Timo is fresh on the scene but has been making some seriously smart plays, with $5 million in seed capital from private investors they have partnered with VPBank to become their digital sidearm. A key strategic move, this allowed them to piggyback off VPBank’s status as a registered bank, allowing them to provide users with typical products such as checking accounts and credit cards. Timo has taken a different approach to competing in the market, they can’t compete against traditional banks because branch presence is huge creating high barriers to enter the market. Instead, Timo looks to compete on the basis of customer experience; giving millennials exactly what they want, anytime banking and payment services direct from their pocket.

Barriers and Challenges
It would be unrealistic to picture Vietnam without banks, but to envision a country with innovation and collaboration to provide customers with what they want – Vietnam may not be that far off. Competition in the sphere is intense, banks now have to complete amongst each other as well as against these start-ups.

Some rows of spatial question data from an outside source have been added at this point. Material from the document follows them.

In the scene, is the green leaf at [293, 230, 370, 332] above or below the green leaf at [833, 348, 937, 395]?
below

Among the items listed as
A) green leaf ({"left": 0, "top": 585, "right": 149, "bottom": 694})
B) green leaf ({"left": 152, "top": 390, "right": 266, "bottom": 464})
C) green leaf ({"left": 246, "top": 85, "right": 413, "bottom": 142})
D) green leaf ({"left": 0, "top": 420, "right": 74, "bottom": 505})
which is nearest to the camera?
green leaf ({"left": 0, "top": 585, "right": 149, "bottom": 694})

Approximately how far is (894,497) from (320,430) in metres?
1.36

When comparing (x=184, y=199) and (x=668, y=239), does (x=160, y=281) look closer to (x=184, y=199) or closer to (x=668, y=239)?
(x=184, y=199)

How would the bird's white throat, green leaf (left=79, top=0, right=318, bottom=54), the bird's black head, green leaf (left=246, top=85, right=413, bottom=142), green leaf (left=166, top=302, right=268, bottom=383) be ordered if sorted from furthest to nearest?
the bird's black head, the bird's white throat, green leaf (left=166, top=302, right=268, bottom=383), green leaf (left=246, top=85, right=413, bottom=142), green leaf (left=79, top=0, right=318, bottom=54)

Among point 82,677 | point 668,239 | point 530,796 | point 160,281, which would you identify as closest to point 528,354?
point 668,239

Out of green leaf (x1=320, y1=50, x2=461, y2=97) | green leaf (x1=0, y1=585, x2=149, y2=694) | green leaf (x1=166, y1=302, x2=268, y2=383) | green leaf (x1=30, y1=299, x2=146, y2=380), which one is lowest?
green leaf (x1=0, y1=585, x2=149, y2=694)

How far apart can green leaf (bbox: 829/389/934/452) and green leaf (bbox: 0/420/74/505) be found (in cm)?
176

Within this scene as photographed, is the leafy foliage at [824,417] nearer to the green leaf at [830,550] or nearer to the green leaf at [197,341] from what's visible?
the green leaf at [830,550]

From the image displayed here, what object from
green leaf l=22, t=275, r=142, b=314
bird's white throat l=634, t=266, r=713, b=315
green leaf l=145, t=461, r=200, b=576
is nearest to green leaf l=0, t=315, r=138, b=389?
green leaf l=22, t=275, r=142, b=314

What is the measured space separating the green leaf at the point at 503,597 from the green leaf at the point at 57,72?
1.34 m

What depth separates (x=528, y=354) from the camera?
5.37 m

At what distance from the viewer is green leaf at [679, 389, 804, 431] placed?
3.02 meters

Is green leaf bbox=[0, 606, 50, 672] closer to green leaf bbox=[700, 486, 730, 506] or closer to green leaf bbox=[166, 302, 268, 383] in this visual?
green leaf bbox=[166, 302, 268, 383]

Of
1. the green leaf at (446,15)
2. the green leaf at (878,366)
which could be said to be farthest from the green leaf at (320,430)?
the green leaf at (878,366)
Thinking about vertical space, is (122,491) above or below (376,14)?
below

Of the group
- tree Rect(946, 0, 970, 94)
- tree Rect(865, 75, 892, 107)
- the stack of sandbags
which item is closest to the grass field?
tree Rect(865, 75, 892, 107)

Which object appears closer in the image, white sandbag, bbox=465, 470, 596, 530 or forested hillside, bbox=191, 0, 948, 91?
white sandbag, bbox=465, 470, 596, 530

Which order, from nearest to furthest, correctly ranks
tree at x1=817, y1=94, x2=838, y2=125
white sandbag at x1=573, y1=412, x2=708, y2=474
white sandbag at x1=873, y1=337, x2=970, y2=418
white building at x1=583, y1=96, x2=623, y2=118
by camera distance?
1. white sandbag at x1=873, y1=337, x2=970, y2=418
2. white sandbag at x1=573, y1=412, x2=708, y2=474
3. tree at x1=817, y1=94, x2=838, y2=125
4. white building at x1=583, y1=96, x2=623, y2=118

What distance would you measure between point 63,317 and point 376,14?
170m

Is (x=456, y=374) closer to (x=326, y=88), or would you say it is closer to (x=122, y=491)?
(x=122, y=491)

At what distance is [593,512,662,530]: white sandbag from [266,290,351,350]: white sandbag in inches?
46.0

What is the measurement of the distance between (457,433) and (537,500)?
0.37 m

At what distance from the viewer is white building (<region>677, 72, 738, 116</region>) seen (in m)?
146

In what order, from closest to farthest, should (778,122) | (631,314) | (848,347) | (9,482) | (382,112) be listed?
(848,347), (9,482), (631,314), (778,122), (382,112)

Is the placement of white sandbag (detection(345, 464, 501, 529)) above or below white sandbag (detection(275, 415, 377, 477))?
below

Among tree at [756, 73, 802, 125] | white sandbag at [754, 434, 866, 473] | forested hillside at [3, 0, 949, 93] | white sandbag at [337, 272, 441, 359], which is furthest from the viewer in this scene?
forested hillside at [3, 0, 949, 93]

FinTech’s aren’t without challenges as well, they need to capture the trust of older generations including government officials. Funding is a key pain point for a new project and the support of the government will see the industry flourish. In addition to this mobile payment in Vietnam’s FinTech scene is by far the most popular. The market is crowded and there are still too few users, competition has increased ten-fold with large competitors such as Alipay and Samsung Pay entering the market late 2017. A barrier for all financial firms is the culture of Vietnam, who stands out in this increasingly crowded market will largely turn on consumer confidence.